China's hard-line leaders, playing on this fear, assert that upholding Communist Party rule is the only way to keep China intact. Last week, Beijing blamed Mikhail Gorbachev's political liberalization for bringing "chaos, ethnic strife, and economic crisis" to the Soviet Union.

"If we waver from the guiding role of Marxism-Leninism and Mao Zedong's thought... the Communist Party and state will be thrown into confusion," warned hard-line Vice President Wang Zhen on Dec. 24.

Communist Party General Secretary Jiang Zemin forecast that if Chinese stick to "the basic party line," the "superiority of socialism" will manifest itself by the year 2000, the official People's Daily newspaper said last month.

But the propaganda has failed to convince not only ordinary Chinese but also many within the party's 50-million-strong ranks, including high officials, who are not so confident in the regime.

"A lot of cadres got shaken up by the Soviet change and have begun thinking of ways out," says a party source. "They have all sorts of ways," the source added.

Some Chinese officials are seeking security by depositing millions of dollars in foreign banks and sending children overseas to study, say party sources. Others, fearing acts of vengeance by opponents of the regime, generally distance themselves from Beijing's policies, they add.

"[The writer] obviously understands Chinese politics," says exiled dissident Su Xiaokang, scriptwriter of the banned 1988 Chinese TV series "River Elegy," who wrote the book's preface.

In "Yellow Peril," China's self-destruction begins in the not-too-distant future, when a power struggle among younger leaders breaks out after the demise of Mr. Deng and the "first generation" of revolutionary veterans.

The politically moderate party chief - who is reminiscent of Zhao Ziyang, the party leader ousted after the June 1989 crackdown on China's democracy movement - seeks to overturn Beijing's verdict on the so-called June 4th "counterrevolutionary rebellion."

- WRITTEN PROBLEM: Carry the article on China's Communist Party leadership forward from its last sentence. The records were drawn from a separate source.

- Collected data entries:
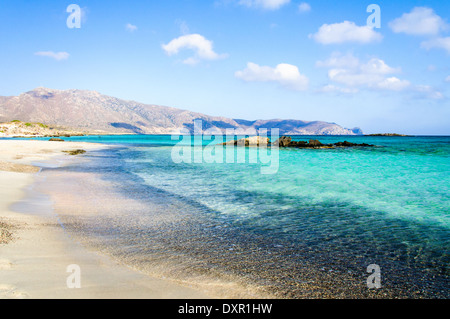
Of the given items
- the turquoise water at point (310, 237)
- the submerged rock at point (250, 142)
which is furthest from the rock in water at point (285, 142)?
the turquoise water at point (310, 237)

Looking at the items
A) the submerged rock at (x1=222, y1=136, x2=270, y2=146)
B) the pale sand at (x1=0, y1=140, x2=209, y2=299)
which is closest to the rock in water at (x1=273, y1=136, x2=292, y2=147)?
the submerged rock at (x1=222, y1=136, x2=270, y2=146)

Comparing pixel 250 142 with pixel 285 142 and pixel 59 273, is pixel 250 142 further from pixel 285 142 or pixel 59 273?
pixel 59 273

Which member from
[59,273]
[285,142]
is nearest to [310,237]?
[59,273]

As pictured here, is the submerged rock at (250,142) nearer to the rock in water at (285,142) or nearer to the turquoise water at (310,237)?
the rock in water at (285,142)

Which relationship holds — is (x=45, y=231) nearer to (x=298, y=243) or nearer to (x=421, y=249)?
(x=298, y=243)

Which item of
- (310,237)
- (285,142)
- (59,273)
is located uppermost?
(285,142)

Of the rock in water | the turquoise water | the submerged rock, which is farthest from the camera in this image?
the rock in water

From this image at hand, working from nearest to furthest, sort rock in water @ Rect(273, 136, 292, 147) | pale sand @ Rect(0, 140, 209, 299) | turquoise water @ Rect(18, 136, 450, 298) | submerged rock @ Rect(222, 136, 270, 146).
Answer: pale sand @ Rect(0, 140, 209, 299) < turquoise water @ Rect(18, 136, 450, 298) < submerged rock @ Rect(222, 136, 270, 146) < rock in water @ Rect(273, 136, 292, 147)

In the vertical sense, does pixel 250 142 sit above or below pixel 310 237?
above

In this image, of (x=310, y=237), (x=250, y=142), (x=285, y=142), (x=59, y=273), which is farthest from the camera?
(x=285, y=142)

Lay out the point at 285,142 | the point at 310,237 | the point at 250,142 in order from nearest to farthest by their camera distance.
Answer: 1. the point at 310,237
2. the point at 250,142
3. the point at 285,142

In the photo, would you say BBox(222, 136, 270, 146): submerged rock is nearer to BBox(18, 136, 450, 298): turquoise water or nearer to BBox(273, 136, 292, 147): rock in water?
BBox(273, 136, 292, 147): rock in water
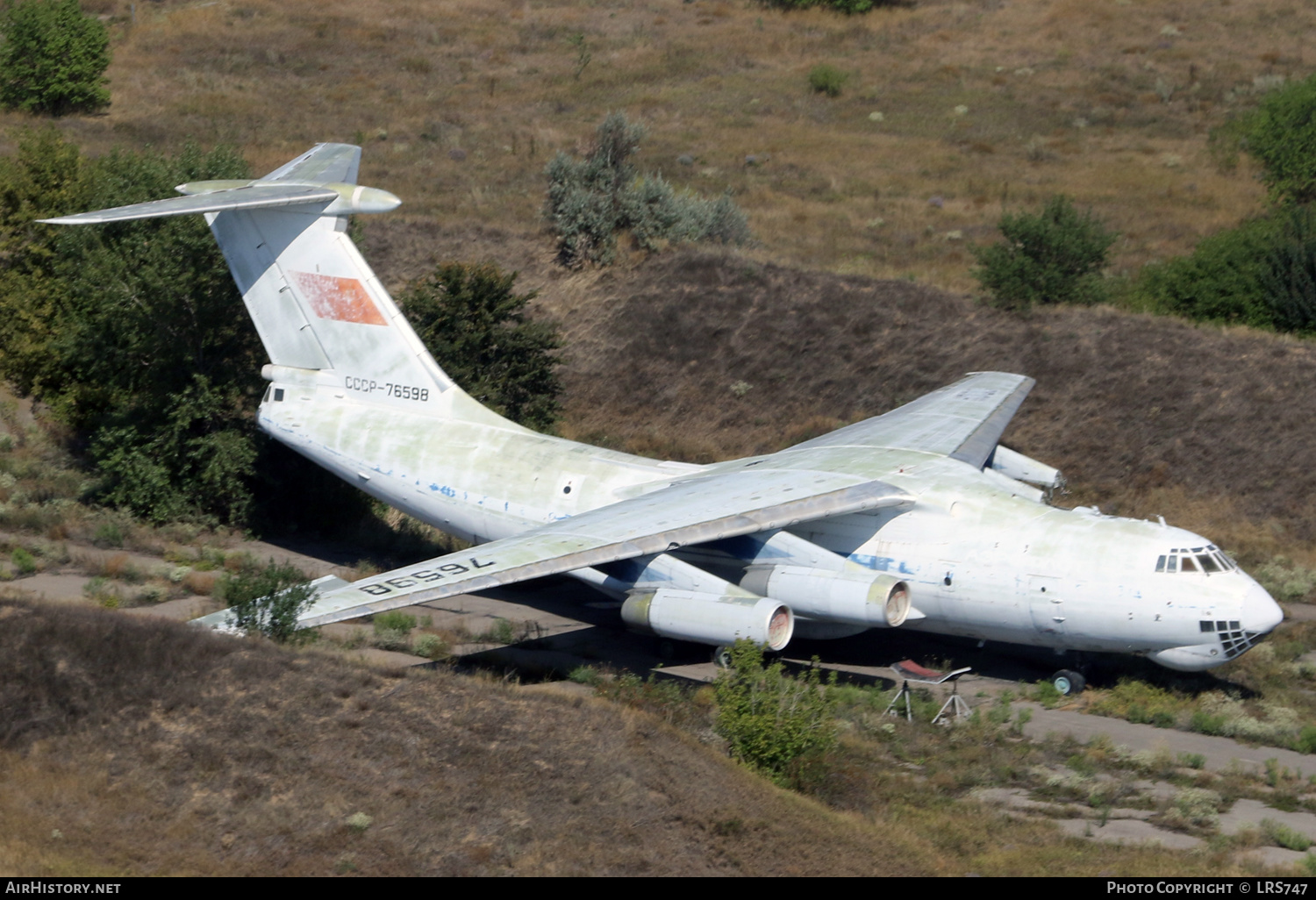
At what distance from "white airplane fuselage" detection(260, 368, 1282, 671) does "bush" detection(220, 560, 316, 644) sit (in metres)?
3.67

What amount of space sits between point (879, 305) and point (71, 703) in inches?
1014

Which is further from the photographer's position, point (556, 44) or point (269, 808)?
point (556, 44)

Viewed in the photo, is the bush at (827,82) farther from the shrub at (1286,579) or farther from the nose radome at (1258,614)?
the nose radome at (1258,614)

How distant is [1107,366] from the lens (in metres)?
30.4

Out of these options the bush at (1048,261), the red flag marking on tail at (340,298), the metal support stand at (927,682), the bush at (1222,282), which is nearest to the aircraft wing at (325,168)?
the red flag marking on tail at (340,298)

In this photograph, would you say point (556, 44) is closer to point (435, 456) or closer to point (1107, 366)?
point (1107, 366)

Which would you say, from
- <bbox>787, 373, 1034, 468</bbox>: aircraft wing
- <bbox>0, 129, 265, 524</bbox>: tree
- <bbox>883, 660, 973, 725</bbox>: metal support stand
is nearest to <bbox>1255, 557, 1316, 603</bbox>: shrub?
<bbox>787, 373, 1034, 468</bbox>: aircraft wing

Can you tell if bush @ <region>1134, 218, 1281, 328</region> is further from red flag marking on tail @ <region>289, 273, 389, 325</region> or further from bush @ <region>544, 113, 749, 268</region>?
red flag marking on tail @ <region>289, 273, 389, 325</region>

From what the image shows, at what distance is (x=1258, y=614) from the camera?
54.2 ft

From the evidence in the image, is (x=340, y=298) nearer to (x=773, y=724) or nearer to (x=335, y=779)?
(x=335, y=779)

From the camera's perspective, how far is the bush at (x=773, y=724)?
13742 mm

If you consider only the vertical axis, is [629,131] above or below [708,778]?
above

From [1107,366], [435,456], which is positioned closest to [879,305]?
[1107,366]
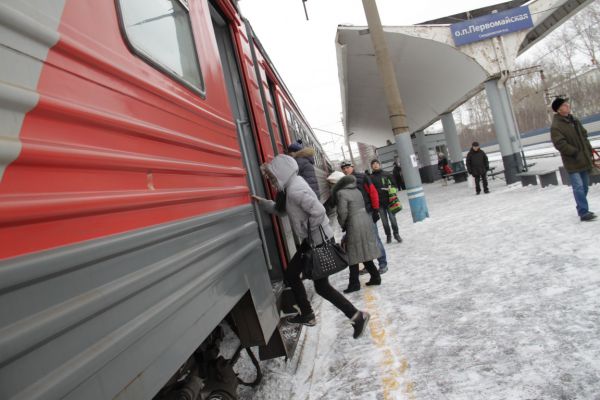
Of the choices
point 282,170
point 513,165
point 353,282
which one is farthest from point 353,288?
point 513,165

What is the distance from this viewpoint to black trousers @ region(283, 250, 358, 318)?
11.7ft

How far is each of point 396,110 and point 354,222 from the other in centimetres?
483

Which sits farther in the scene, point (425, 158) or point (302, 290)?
point (425, 158)

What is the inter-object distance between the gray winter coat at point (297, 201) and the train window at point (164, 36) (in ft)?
3.54

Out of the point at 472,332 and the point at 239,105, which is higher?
the point at 239,105

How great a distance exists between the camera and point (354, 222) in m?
4.64

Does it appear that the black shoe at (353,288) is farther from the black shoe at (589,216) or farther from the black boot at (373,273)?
the black shoe at (589,216)

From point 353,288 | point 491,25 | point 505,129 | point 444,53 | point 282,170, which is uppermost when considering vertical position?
point 491,25

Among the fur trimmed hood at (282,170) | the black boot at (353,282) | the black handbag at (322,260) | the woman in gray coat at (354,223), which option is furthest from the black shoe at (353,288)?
the fur trimmed hood at (282,170)

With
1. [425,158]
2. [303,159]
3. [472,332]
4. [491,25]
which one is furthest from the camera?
[425,158]

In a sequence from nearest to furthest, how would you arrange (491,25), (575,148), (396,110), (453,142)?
1. (575,148)
2. (396,110)
3. (491,25)
4. (453,142)

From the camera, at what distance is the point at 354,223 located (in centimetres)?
464

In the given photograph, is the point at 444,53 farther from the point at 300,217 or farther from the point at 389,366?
the point at 389,366

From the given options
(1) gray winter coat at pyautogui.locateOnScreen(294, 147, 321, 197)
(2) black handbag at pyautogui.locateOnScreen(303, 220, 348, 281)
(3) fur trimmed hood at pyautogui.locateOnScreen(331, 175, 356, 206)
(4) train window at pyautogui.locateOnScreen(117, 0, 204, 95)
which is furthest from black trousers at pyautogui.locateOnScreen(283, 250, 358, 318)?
(4) train window at pyautogui.locateOnScreen(117, 0, 204, 95)
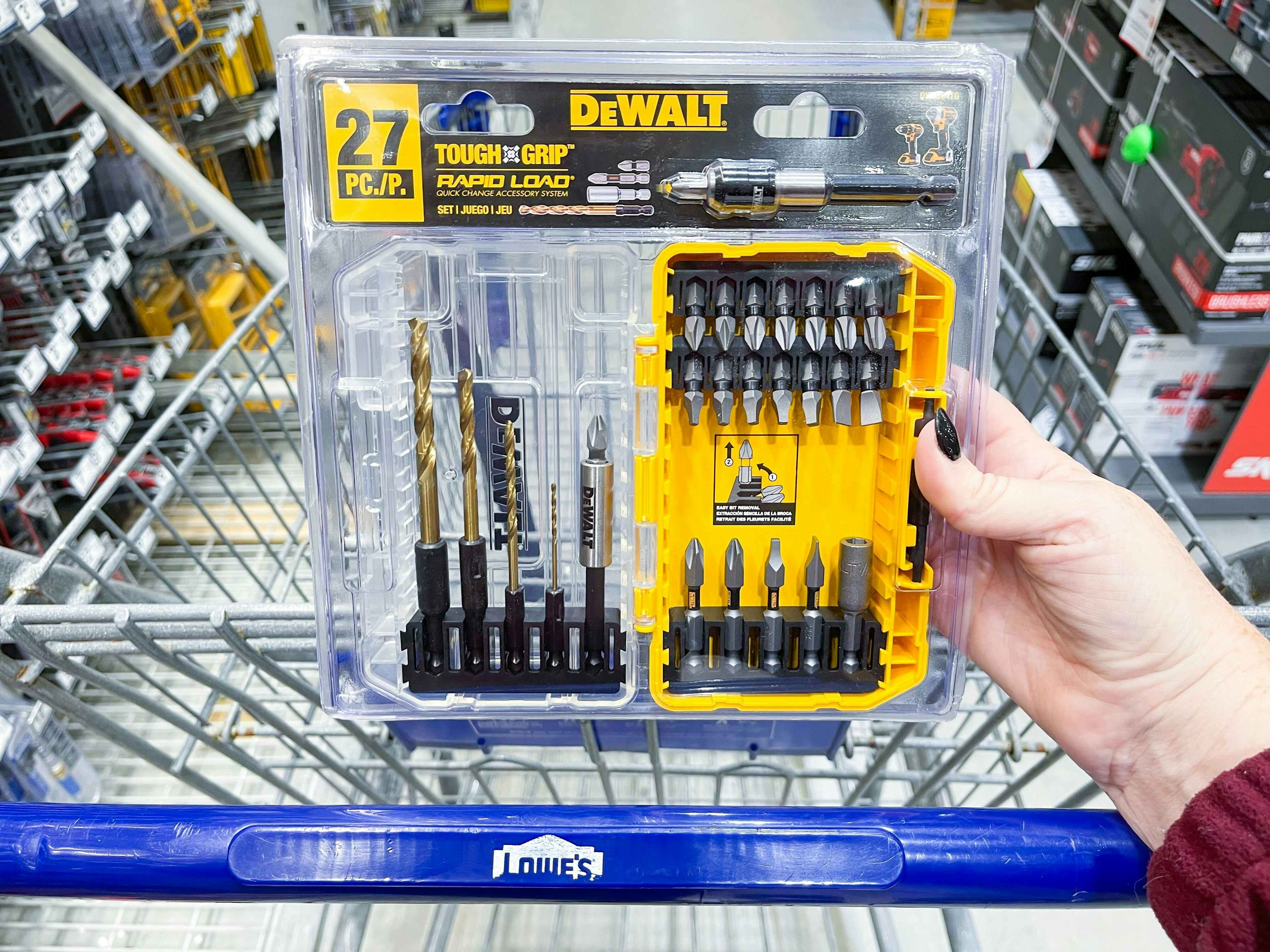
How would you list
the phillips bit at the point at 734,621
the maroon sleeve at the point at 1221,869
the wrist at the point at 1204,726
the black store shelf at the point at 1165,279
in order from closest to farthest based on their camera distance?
Result: the maroon sleeve at the point at 1221,869
the wrist at the point at 1204,726
the phillips bit at the point at 734,621
the black store shelf at the point at 1165,279

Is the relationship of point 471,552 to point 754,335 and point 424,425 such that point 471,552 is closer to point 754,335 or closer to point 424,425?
point 424,425

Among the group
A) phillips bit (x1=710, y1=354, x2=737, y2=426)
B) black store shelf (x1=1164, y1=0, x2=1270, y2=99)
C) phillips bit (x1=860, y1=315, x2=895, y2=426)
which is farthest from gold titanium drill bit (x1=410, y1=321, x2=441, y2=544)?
black store shelf (x1=1164, y1=0, x2=1270, y2=99)

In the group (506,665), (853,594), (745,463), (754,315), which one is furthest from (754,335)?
(506,665)

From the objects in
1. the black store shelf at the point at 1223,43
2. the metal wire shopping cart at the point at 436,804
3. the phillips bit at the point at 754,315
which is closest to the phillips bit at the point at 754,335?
the phillips bit at the point at 754,315

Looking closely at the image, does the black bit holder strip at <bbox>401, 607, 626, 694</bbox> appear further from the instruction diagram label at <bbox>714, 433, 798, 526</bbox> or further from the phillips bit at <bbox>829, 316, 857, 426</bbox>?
the phillips bit at <bbox>829, 316, 857, 426</bbox>

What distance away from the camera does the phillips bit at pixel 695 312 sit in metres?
0.67

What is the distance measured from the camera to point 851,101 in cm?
66

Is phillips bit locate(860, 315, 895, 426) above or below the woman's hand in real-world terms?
above

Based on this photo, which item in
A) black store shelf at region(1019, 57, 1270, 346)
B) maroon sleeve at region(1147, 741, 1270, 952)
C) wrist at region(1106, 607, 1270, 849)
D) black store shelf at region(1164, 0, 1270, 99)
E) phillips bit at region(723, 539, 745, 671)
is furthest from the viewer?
black store shelf at region(1019, 57, 1270, 346)

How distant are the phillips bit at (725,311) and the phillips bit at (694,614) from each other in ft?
0.55

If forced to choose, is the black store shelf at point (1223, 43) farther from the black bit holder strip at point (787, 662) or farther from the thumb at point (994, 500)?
the black bit holder strip at point (787, 662)

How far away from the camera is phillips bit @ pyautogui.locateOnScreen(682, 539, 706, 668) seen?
0.74 m

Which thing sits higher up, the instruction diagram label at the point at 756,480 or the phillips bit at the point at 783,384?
the phillips bit at the point at 783,384

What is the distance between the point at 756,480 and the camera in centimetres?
76
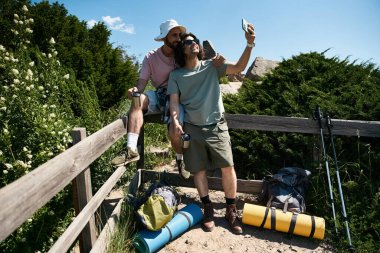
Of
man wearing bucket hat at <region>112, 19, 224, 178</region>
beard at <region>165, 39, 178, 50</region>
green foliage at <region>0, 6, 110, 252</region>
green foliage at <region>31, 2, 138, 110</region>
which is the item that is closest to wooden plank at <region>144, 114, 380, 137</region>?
man wearing bucket hat at <region>112, 19, 224, 178</region>

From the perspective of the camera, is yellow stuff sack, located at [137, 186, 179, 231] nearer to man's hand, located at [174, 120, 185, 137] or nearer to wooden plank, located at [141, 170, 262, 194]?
man's hand, located at [174, 120, 185, 137]

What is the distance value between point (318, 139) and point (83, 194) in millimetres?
3238

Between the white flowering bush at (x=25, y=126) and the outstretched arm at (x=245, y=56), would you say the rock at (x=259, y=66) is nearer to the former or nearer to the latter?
the outstretched arm at (x=245, y=56)

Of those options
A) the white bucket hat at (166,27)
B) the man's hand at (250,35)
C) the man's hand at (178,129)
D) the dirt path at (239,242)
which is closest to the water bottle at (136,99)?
the man's hand at (178,129)

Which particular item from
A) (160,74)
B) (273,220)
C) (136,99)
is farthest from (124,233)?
(160,74)

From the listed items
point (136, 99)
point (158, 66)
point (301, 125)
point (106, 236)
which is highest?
point (158, 66)

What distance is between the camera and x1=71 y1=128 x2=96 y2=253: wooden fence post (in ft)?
9.32

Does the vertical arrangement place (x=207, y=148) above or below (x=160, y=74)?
below

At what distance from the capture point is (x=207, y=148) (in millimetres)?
4090

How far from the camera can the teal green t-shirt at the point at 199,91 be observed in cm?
396

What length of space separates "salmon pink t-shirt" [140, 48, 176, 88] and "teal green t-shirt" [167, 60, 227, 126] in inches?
11.9

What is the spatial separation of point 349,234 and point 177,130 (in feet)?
7.32

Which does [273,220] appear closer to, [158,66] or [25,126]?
[158,66]

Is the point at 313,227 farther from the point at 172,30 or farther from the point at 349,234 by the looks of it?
the point at 172,30
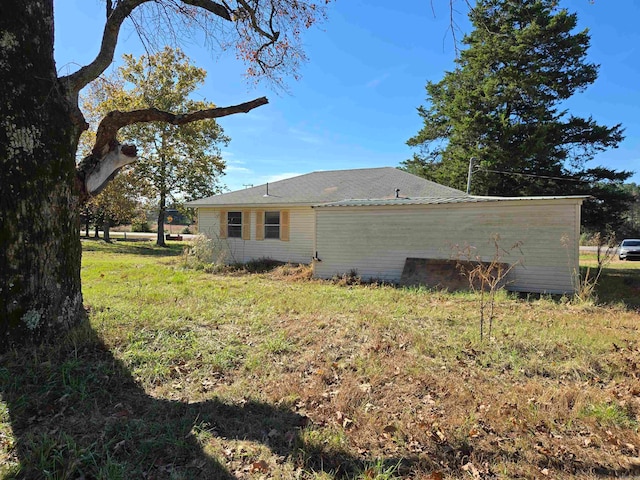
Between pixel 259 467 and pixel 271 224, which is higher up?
pixel 271 224

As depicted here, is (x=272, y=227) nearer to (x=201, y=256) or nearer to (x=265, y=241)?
(x=265, y=241)

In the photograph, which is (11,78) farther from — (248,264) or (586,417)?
(248,264)

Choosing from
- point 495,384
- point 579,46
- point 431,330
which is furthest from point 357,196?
point 579,46

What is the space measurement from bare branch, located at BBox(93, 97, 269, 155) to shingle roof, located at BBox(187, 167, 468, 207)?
7711 millimetres

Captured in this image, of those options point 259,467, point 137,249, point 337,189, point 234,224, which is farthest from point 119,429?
point 137,249

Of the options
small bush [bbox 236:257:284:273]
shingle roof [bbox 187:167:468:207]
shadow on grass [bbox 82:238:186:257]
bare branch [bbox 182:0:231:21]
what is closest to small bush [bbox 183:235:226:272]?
small bush [bbox 236:257:284:273]

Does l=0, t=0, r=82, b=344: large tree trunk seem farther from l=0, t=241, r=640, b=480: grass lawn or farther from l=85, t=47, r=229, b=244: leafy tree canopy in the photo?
l=85, t=47, r=229, b=244: leafy tree canopy

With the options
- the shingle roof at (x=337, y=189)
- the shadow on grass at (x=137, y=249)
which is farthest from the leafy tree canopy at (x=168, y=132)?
the shingle roof at (x=337, y=189)

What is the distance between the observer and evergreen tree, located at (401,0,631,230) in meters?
14.9

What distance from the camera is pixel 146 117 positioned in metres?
4.93

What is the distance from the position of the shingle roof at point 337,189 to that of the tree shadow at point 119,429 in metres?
10.0

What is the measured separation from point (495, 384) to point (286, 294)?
16.0 ft

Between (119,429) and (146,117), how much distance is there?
12.7 ft

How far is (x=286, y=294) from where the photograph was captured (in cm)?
780
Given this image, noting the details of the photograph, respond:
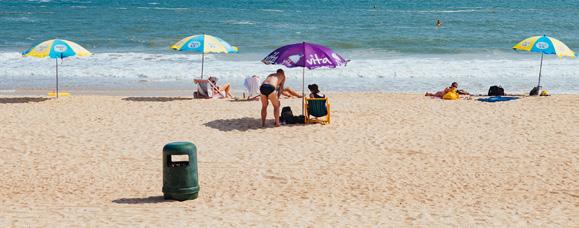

- RESULT OF THIS TASK:
But before he can act, he is assassinated by the scheming and ambitious young Lt. Gen. Wang Feng. General Wang, the son of one of China's 10 top veteran commanders, was not involved in the crackdown but wants to preserve the reputation of the People's Liberation Army.

Wang hustles 141 "cooperative" central committee members to Beijing to elect the malleable premier as new party secretary.

Next, Wang tries to rein in China's regions by orchestrating an overnight purge of provincial leaders. Beijing retracts powers delegated to the provinces during a decade of economic reform and attempts to cut off their life blood: private enterprise.

But rich coastal provinces like Fujian rebel. Fujian declares de facto independence under the late Mr. Deng's "one country, two systems" formula. Civil war breaks out. Taiwan orders its Army across the strait to aid fellow Fujianese. But Beijing forces Taiwan to retreat by dropping a nuclear bomb on the island.

After the United States and Soviet Union carry out a nuclear attack on China, a national safety expert and "green power" advocate named Shi Ge comes to power. Using a simple form of grass-roots democracy and a special breed of potato, he organizes millions of famished Chinese to migrate abroad, leaving hope for the survival of the nationality.

Several Chinese readers criticized this ending as too idealistic.